Most meets in college gymnastics are dual meets, which means two teams are competing against each other. However, you will also see tri meets and quad meets, and there are even larger meets where teams will be split up into multiple sessions. Every team competes on the four events: vault, uneven bars, balance beam, and floor exercise. On each event, teams will have six gymnasts compete in their lineup, but only the top five scores count. The top five scores on each event are added up for the total score. The top teams in the NCAA will be aiming for a total score of 197, but it will almost certainly take a total score above 198 to win the NCAA Championships.


The top 36 teams in the NCAA qualify for the NCAA Regionals, and this ranking is based on the National Qualifying Score (NQS). The NQS takes the team’s top six scores (with the caveat that at least three of the scores have to be from away meets) and drops the highest score then averages the remaining five scores. This means that in NCAA gymnastics, regular-season wins are not necessarily that important. Instead, teams are focused on scoring as high as they can in order to increase their NQS. The NQS is finalized after the conference championships (which this year will be from March 17-18). In the 2022 season, the team that qualified for the post-season in 36th place had an NQS of 196.215, so teams that want to qualify for the post-season need to be consistently scoring above 196.

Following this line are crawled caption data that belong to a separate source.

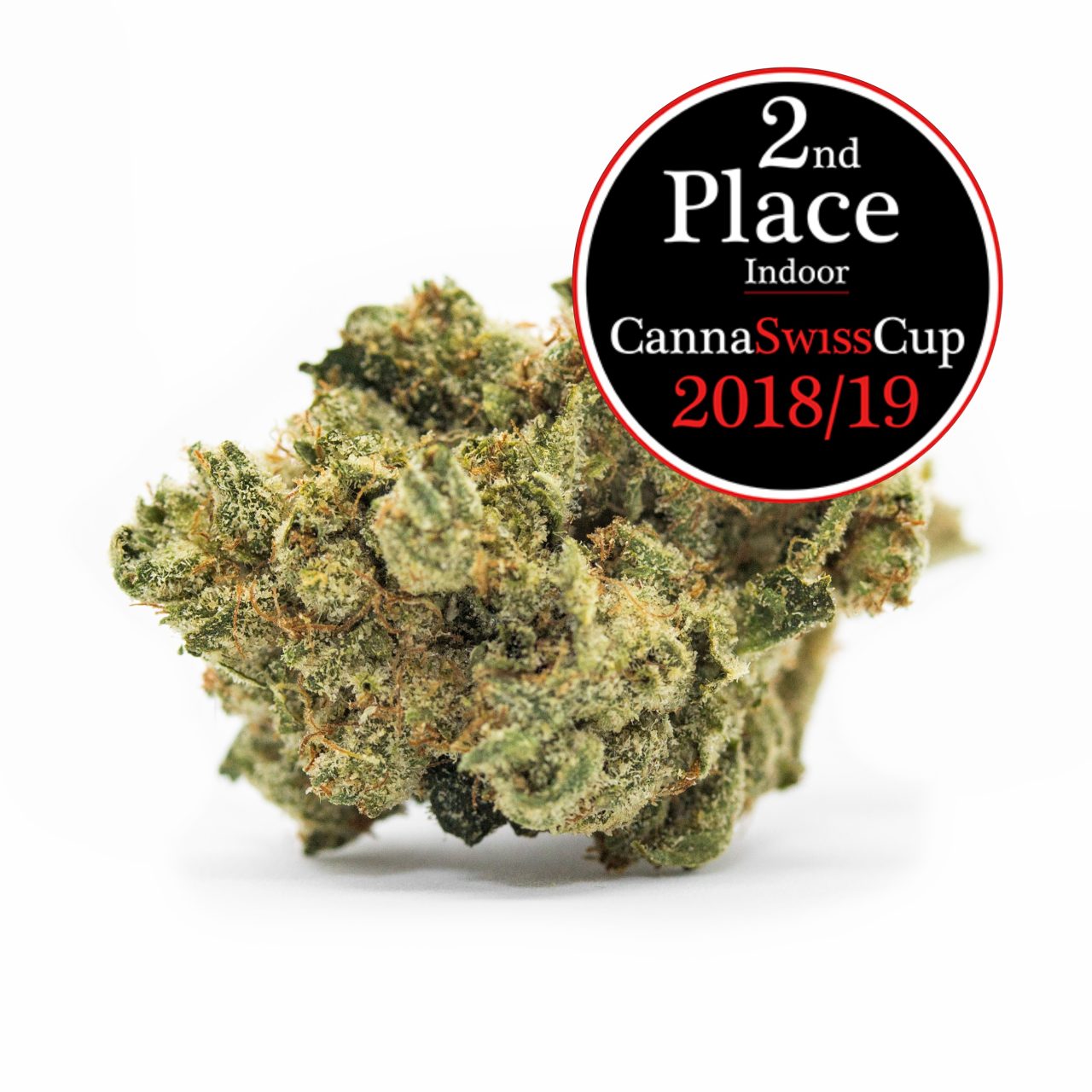 Remedy – aka Helvetic Love – CBD Blüten – Bild 2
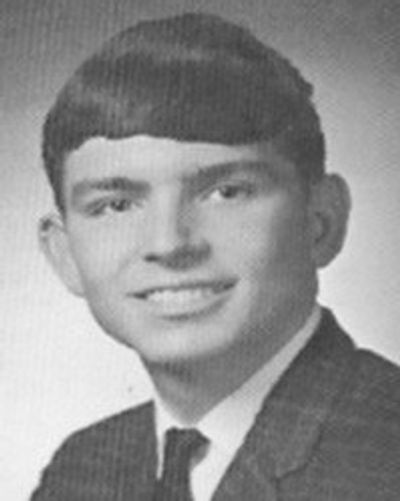 Richard James Ohare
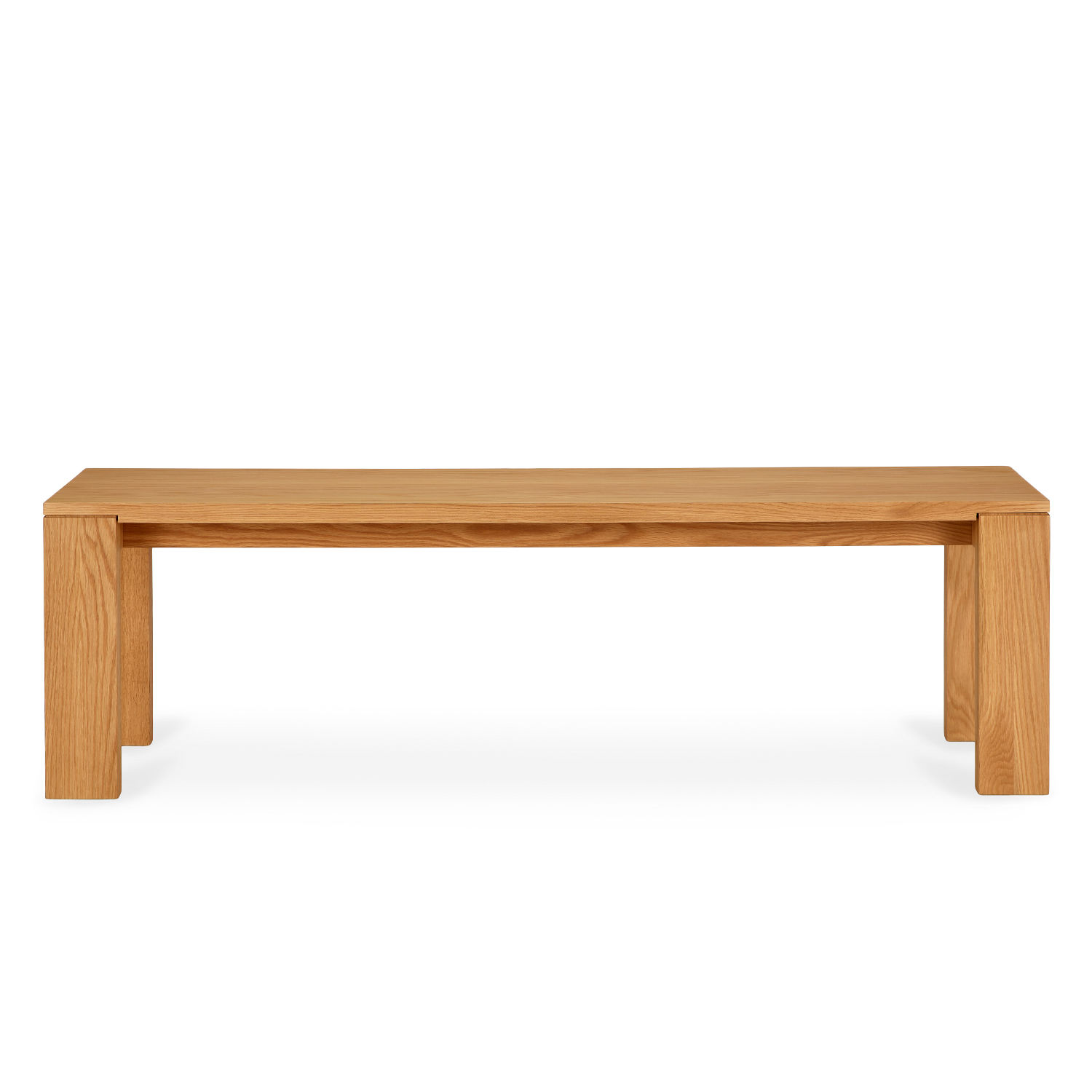 Dako Warm Oak Bench thumbnail 3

The top 36 teams are then split into four Regionals with the top 16 teams being seeded and the remaining teams being sorted by geography. This season, the Regionals will take place from March 29-April 2, and the host schools are UCLA, Denver, Pittsburgh, and Oklahoma. The first competition at the Regionals is the play-in meet which is between the bottom two teams at each Regional, and the winner advances to the next day. From there, each Regional has two separate meets with four teams each, and the top two teams at each of these meets advance to the Regional Final. Then the top two teams at each Regional Final are the eight teams that advance to the NCAA Championships. These eight teams will be split into two semifinals, with the top two teams in each semifinal advancing to the NCAA Finals. The NCAA Semifinals will take place on April 13 starting at 3 and 9 p.m. ET, and they will be broadcast on ESPN2. Then the NCAA Finals will be broadcast on ABC on April 15 at 4 p.m. ET.

Teams to Watch

The Oklahoma Sooners are the defending NCAA Champions, and they were ranked #1 on the preseason poll. Oklahoma only lost two routines from their NCAA Championships lineup, and they are bringing in two top recruits and former elite gymnasts Faith Torrez and Ava Siegfeldt. The Sooners are known for their consistency and precision. Right behind Oklahoma in the preseason poll and last year’s NCAA Championships are the Florida Gators. The NCAA all-around champion Trinity Thomas decided to come back for a fifth year, and Florida landed two huge transfers from Georgia in Rachel Baumann and Victoria Nguyen. Florida also has the 2017 World all-around champion Morgan Hurd returning from an injury, and 2021 World all-around bronze medalist Kayla DiCello coming in as a freshman. Florida’s roster is stacked with talent, but the problem for them will be keeping everyone healthy and staying consistent.

Utah received the #3 rank in the preseason poll and is also a team stacked with talent including Olympic medalists Grace McCallum and Amelie Morgan. Michigan won the 2021 NCAA Championships, but they missed the 2022 NCAA Finals after counting multiple falls in the Semifinals. Michigan is certainly a contender this year, and their vault lineup in particular is spectacular. Auburn surprised the gymnastics world by taking advantage of Michigan’s mistakes and qualifying for the 2022 NCAA Finals. Olympic champion Suni Lee has announced that this will be her final year with Auburn because she will begin training for the 2024 Olympics, so Auburn will want to make the most out of this year. The teams that rounded out the top ten in the preseason poll are LSU, Alabama, California, Missouri, and UCLA.


Most NCAA gymnastics meets take place on Fridays, Saturdays, and Sundays. The website Road to Nationals already has the full schedule posted online, and the website will update with links to streaming and live scores.